Third quarter update

A quarterly update is released on or before February 15 providing details about:

  • Ontario's fiscal outlook for the current fiscal year
  • the province's revenues and expenses.

The government's financial cycle ends March 31 and restarts on April 1.

Where the Budget money comes from

The government's budget is similar to your own personal budget — just much bigger. When you work, you get paid — sometimes you even earn money through investments. The province operates in a similar way by collecting revenues.

The revenues the government collects are mainly made up of taxes. These include the sales tax you pay at the store, your income tax or business taxes. Government revenues also come from transfers from the federal government, and the fees you pay to get things like driving or fishing licences.
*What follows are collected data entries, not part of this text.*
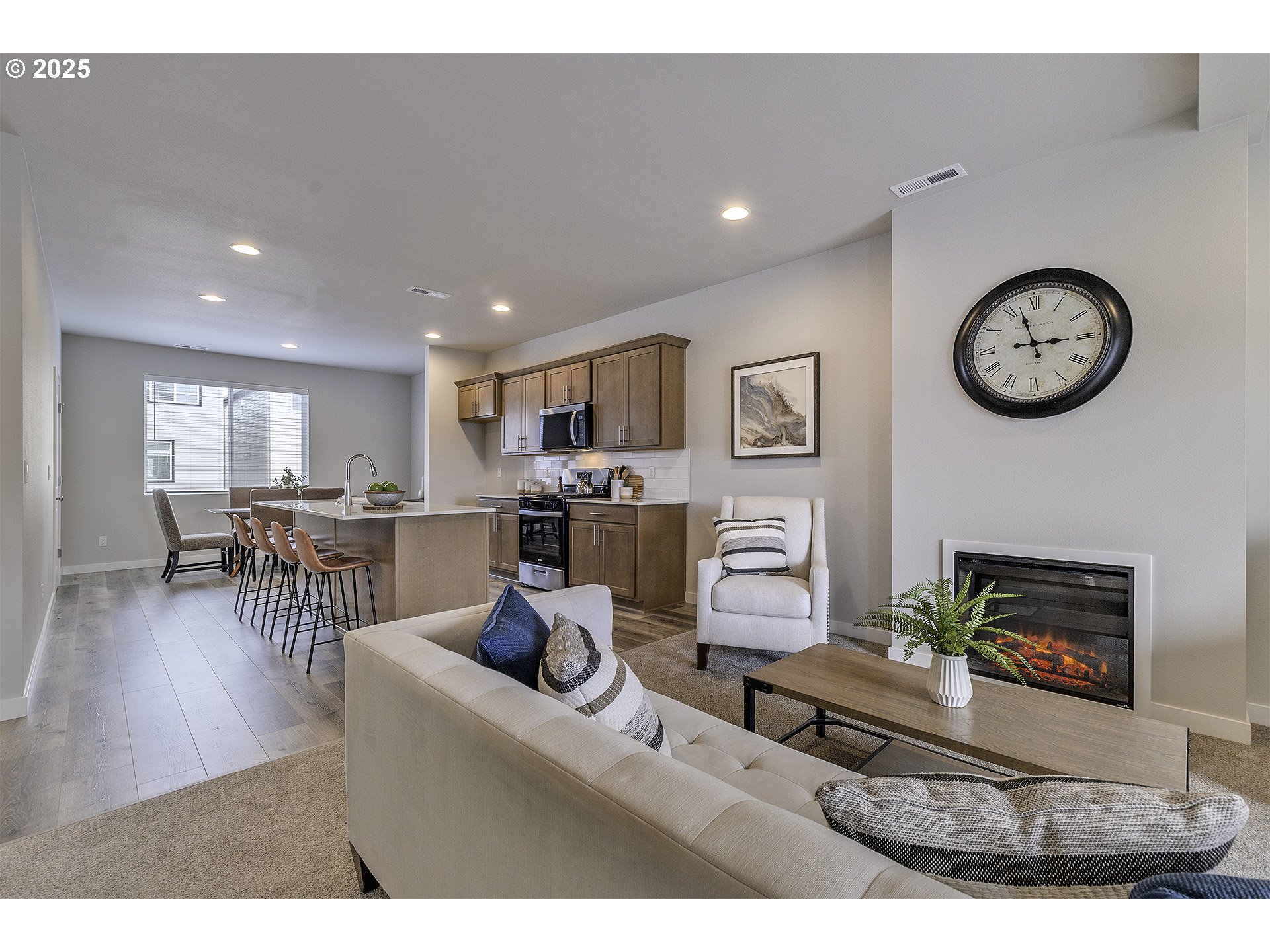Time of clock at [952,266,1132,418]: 2:57
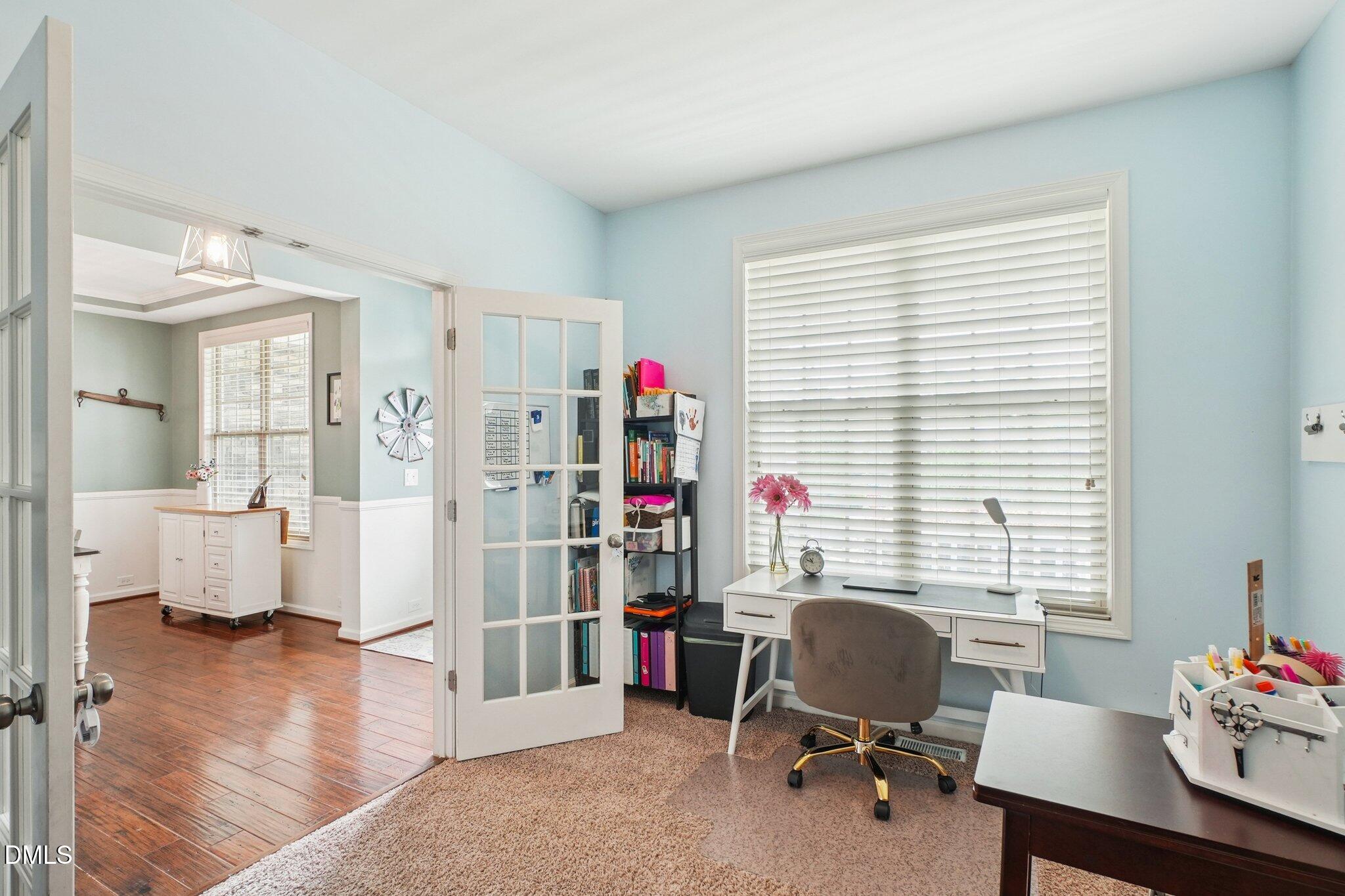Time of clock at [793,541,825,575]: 10:48
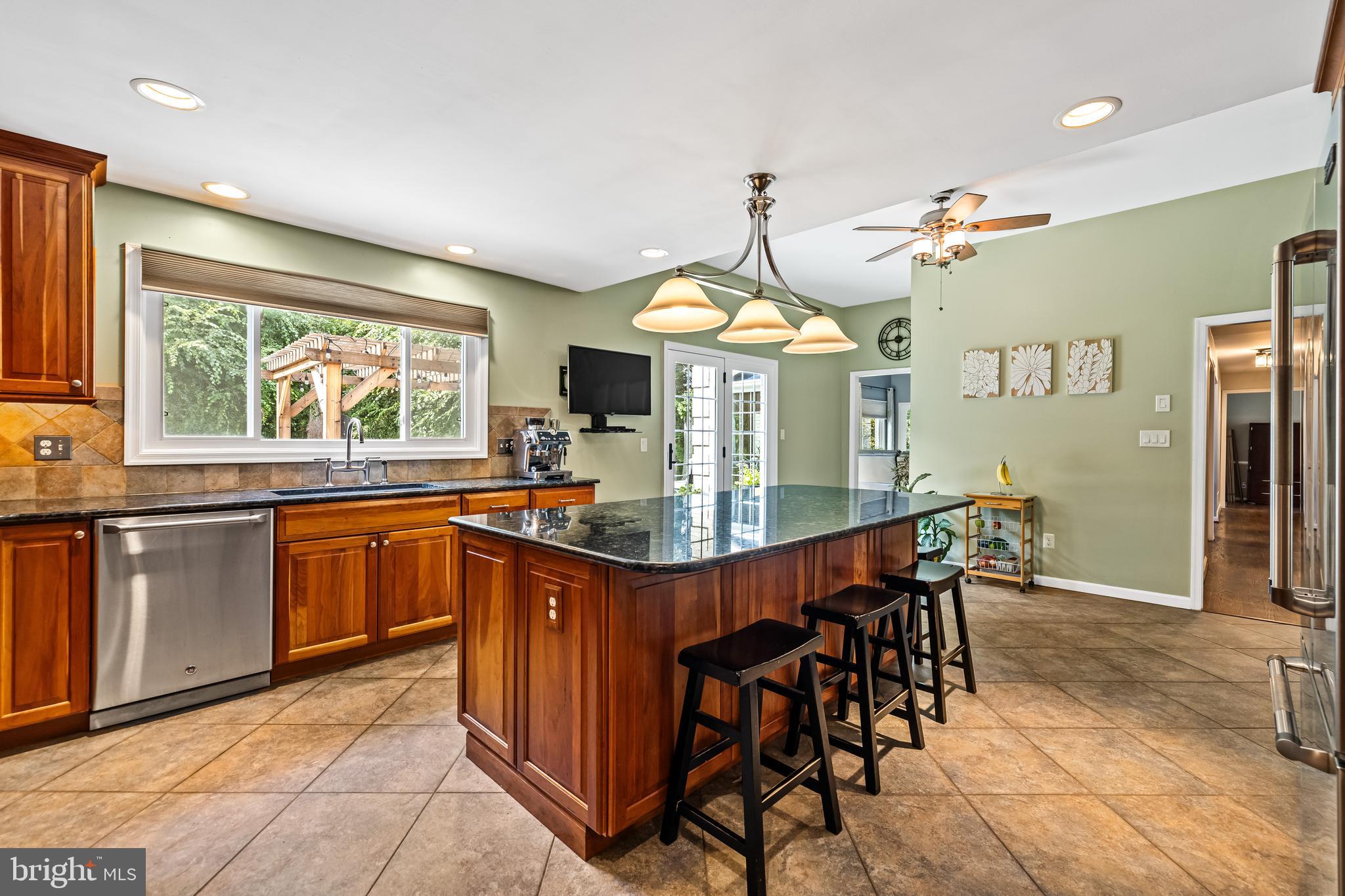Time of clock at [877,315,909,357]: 2:44
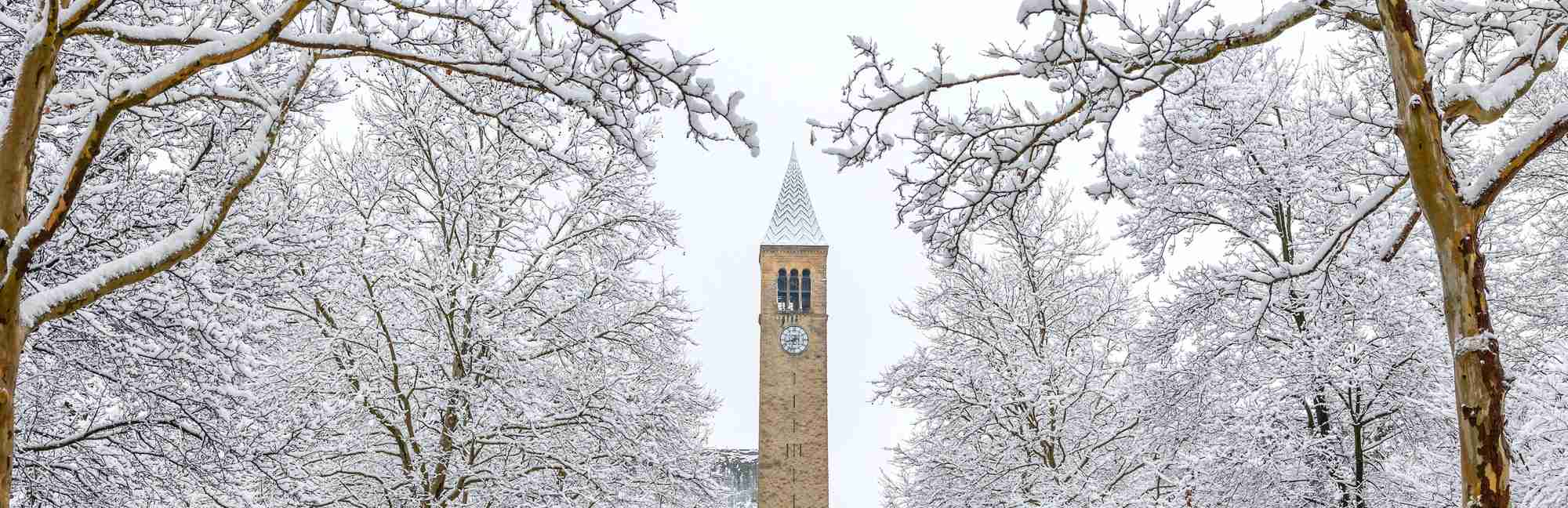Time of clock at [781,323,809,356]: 8:32
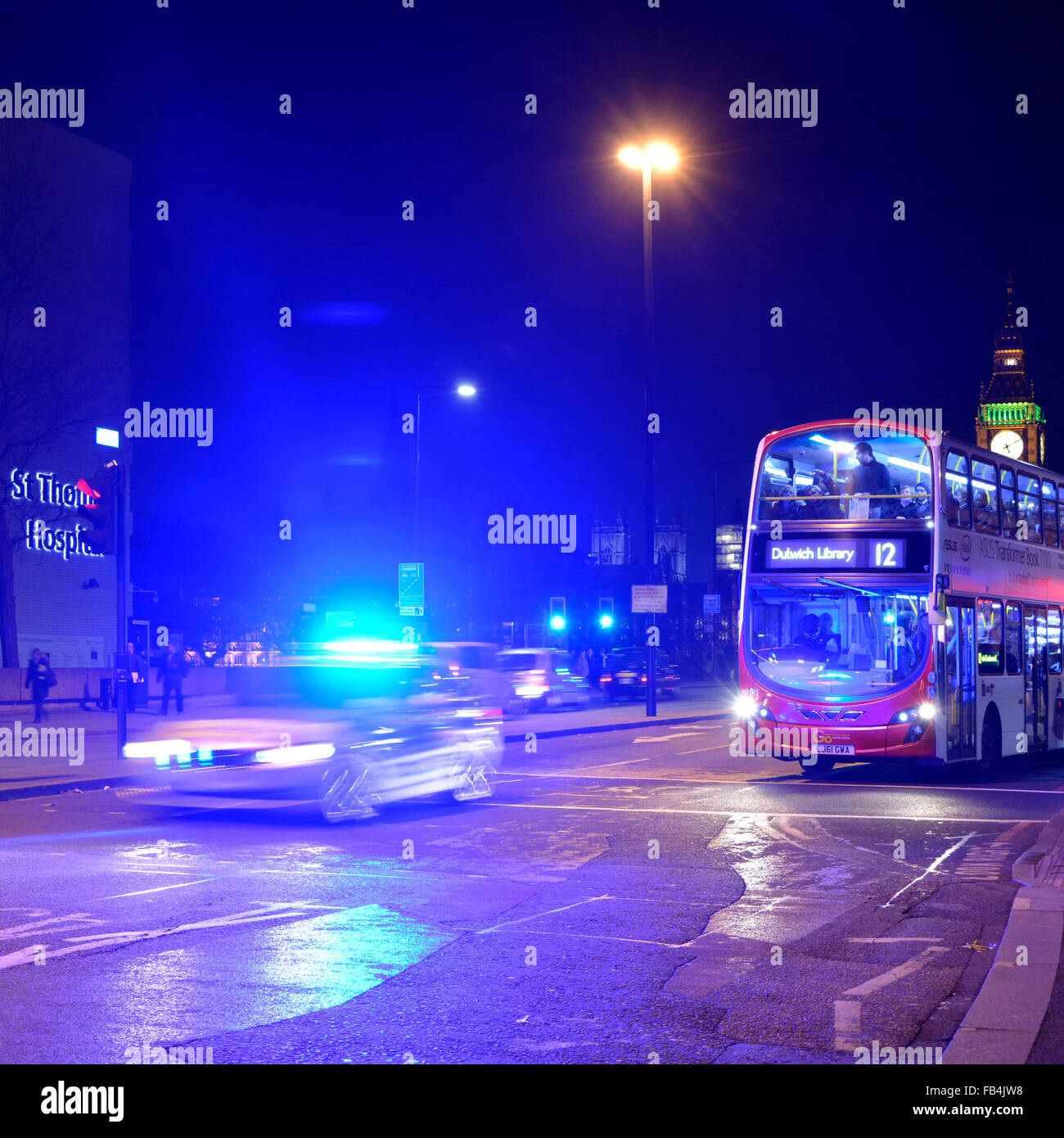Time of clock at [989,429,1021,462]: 5:09
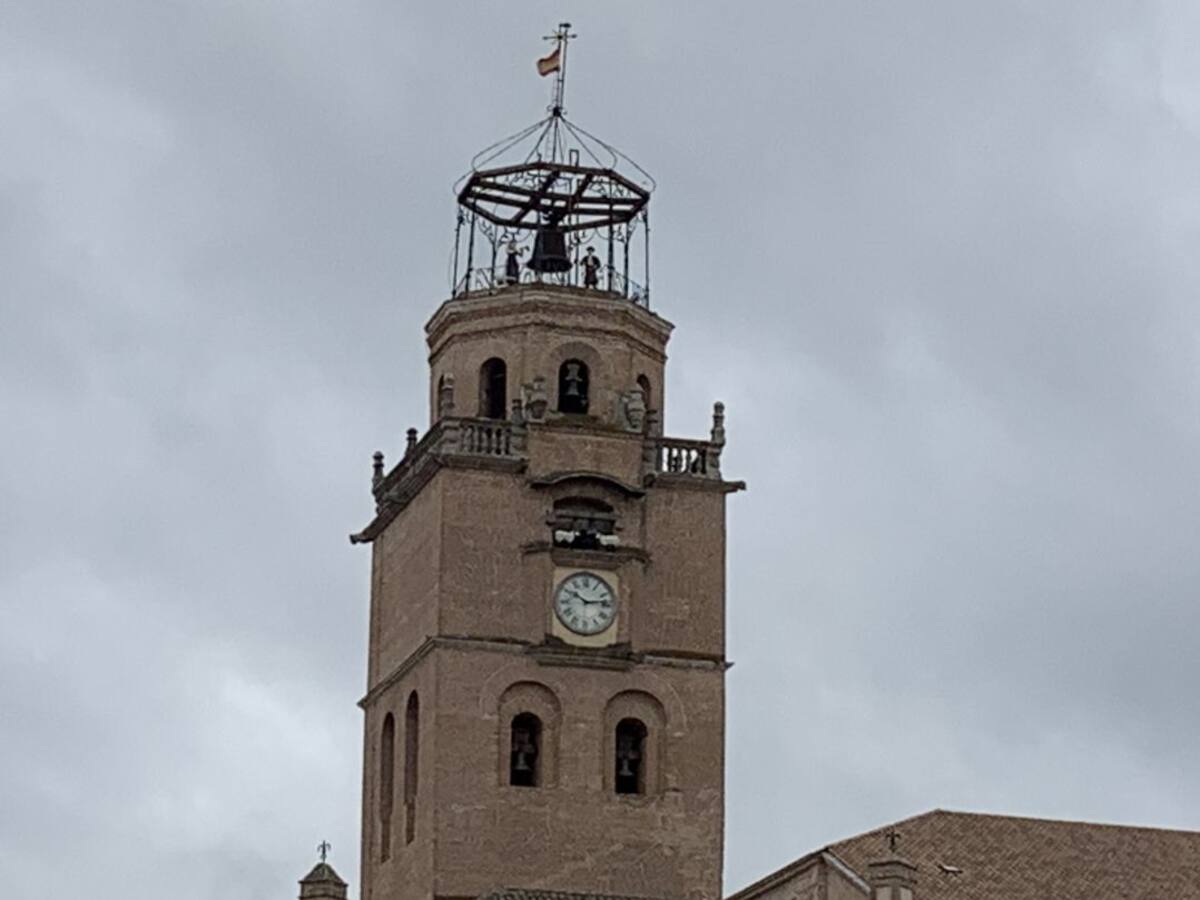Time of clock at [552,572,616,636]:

What the province needs to pay for

Your own budget includes earnings, but must also be used to manage expenses. You also have to buy groceries, pay rent or a mortgage and manage a host of other expenses. Like you, the government also has expenses to pay for. Ontario's biggest expenses are related to education, health care and infrastructure like roads and bridges.

Deficit and debt

If you spend more than you earn, you end up owing money. Similarly, sometimes the government's revenues are not enough to cover its expenses. To protect important services like health care and education, the government borrows funds to cover this gap — kind of like a mortgage on a house — and pays it back with interest over time.

In years when a government's revenues are not enough to cover its expenses, it has a deficit. When deficits add up from one year to the next, they become part of the provincial debt.

Who determines what Ontario spends money on

There are many stops along the way to creating the province’s financial roadmap. The Minister of Finance and a committee with members of all three political parties connect with people who represent industries, businesses and associations across Ontario. These consultations are taken into consideration before the Budget makes its way to the Legislature.

Learn more about pre-Budget consultations

The final content of the Budget

The Budget is introduced in the Legislature by the government. It reflects key government priorities and choices about where to spend money and takes into account concerns raised in pre-budget consultations. The Budget is voted on by all parties in the Ontario Legislature.

How do you know the budget is working?

Throughout the year, the government checks to see if the roadmap is leading the province where it thought it would. If revenue or expenses are off track, then adjustments can be made to make sure policies and programs continue to support you.